My next question then becomes, "What do
I want badly enough to cling to God and His promises no matter what the
cost in my personal life?"
Knowing
that my greatest enemy besides Satan himself is myself, I recognize
that in many ways I am weak. Yesterday in Sunday School we were
discussing how knowing Jesus has changed our lives. My oldest grandson
asked how it had changed mine. I told him that before I accepted Jesus
as Savior and Lord, I walked in fear. He asked what kind of fears I
had. I explained that I was afraid to walk down the street for fear I'd
be kidnapped or attacked by an animal; afraid to go to sleep because I
might not wake up; afraid to ask the neighbor to borrow a cup of sugar
because the husband might answer the door and call me "babydoll." I don't
know why, but that absolutely terrified me. I no longer have those
fears. I then asked, "What's the worst that could happen to me?" They
answered, "Murder." I then said, "I'd just end up in heaven." Then my
oldest grandson said, "Capture and torture and not
dying." I told him that , yes, that was probably the worst, but what do
I know that anyone would need to get from me that I wouldn't freely
tell them? God will always give us the strength to face what we must.
That ended the conversation and we went on to finish our projects.

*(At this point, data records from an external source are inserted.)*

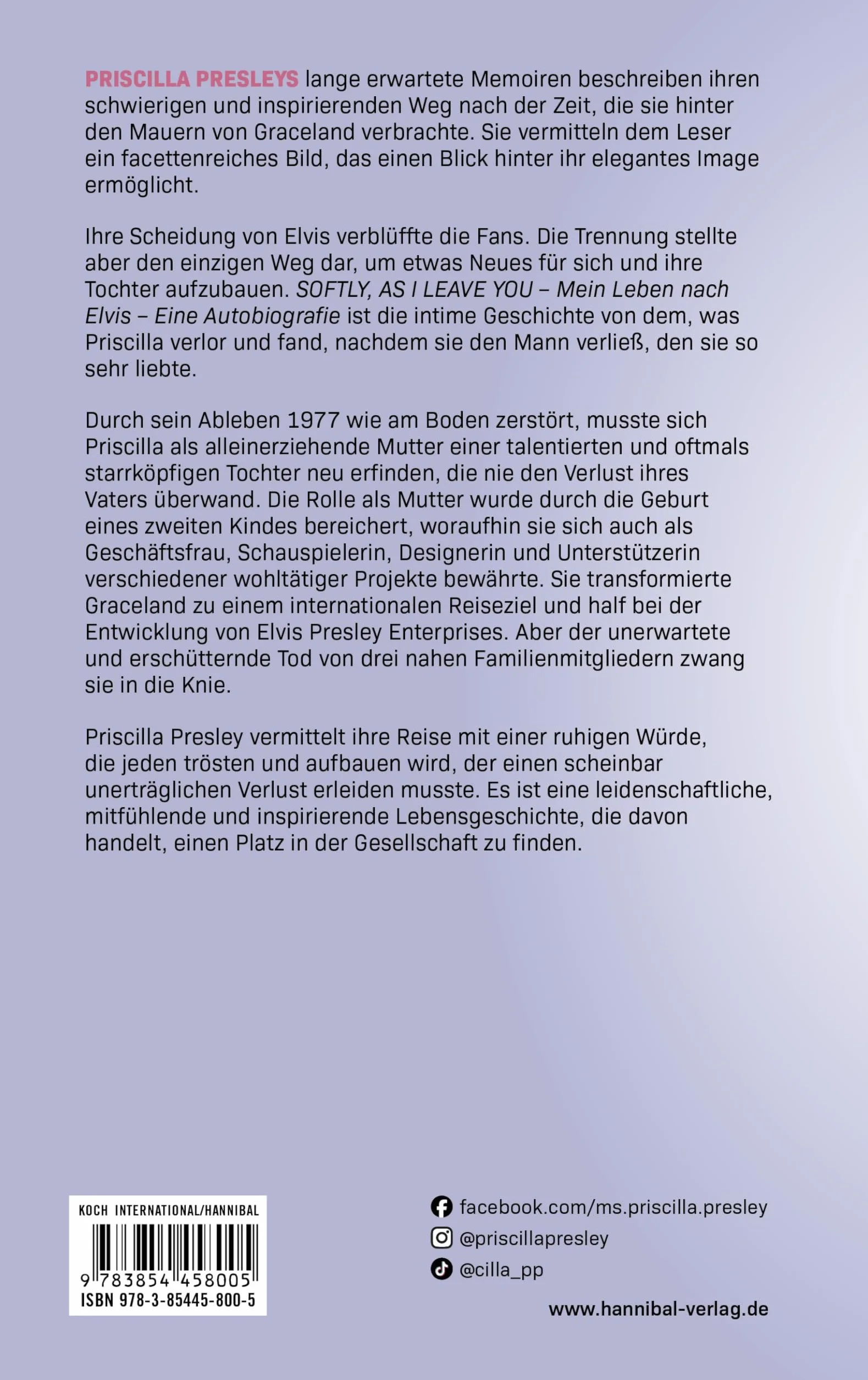 PRISCILLA PRESLEYS lange erwartete Memoiren beschreiben ihren schwierigen und inspirierenden Weg nach der Zeit, die sie hinter den Mauern von Graceland verbrachte. Sie vermitteln dem Leser ein facettenreiches Bild, das einen Blick hinter ihr elegantes Image ermöglicht.

Ihre Scheidung von Elvis verblüffte die Fans. Die Trennung stellte aber den einzigen Weg dar, um etwas Neues für sich und ihre Tochter aufzubauen. SOFTLY, AS I LEAVE YOU – Mein Leben nach Elvis – Eine Autobiografie ist die intime Geschichte von dem, was Priscilla verlor und fand, nachdem sie den Mann verließ, den sie so sehr liebte.

Durch sein Ableben 1977 wie am Boden zerstört, musste sich Priscilla als alleinerziehende Mutter einer talentierten und oftmals starrköpfigen Tochter neu erfinden, die nie den Verlust ihres Vaters überwand. Die Rolle als Mutter wurde durch die Geburt eines zweiten Kindes bereichert, woraufhin sie sich auch als Geschäftsfrau, Schauspielerin, Designerin und Unterstützerin verschiedener wohltätiger Projekte bewährte. Sie transformierte Graceland zu einem internationalen Reiseziel und half bei der Entwicklung von Elvis Presley Enterprises. Aber der unerwartete und erschütternde Tod von drei nahen Familienmitgliedern zwang sie in die Knie.

Priscilla Presley vermittelt ihre Reise mit einer ruhigen Würde, die jeden trösten und aufbauen wird, der einen scheinbar unerträglichen Verlust erleiden musste. Es ist eine leidenschaftliche, mitfühlende und inspirierende Lebensgeschichte, die davon handelt, einen Platz in der Gesellschaft zu finden.

KOCH INTERNATIONAL/HANNIBAL
9 783854 458005
ISBN 978-3-85445-800-5

facebook.com/ms.priscilla.presley
@priscillapresley
@cilla_pp

www.hannibal-verlag.de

However, I admit that many times in my life I have cried out to God that
if I were ever tortured for my faith, He would give me the strength and
grace to endure to the end.
The one thing I want more than anything
else in this life is to see my children and grandchildren and even great
grandchildren walking with the Lord with everything they possess. I
wrestle with God on this on occasion. What is the cost? I must set the
example. Am I willing? Will I hang on, clinging tightly when the
battle gets tough or will I let go and blame God, claiming it must not
be His will? I pray it may never be so!!
Lord, grant me the inner strength to
keep clinging to You and Your promises all throughout my life so that I
may be a testimony to my children, grandchildren and even great
grandchildren of the wealth hidden in Your word through faith in Jesus
Christ as Savior and Lord. May Your Spirit grant me wisdom and
knowledge daily as I strive to do my best in serving You. Keep me from
giving in to weariness of soul in order to gain the prize at the end of
life's battle as I enter eternity with You. May my life be a beacon
drawing every family member into Your kingdom regardless of what I must
personally endure, that they might find refuge in You.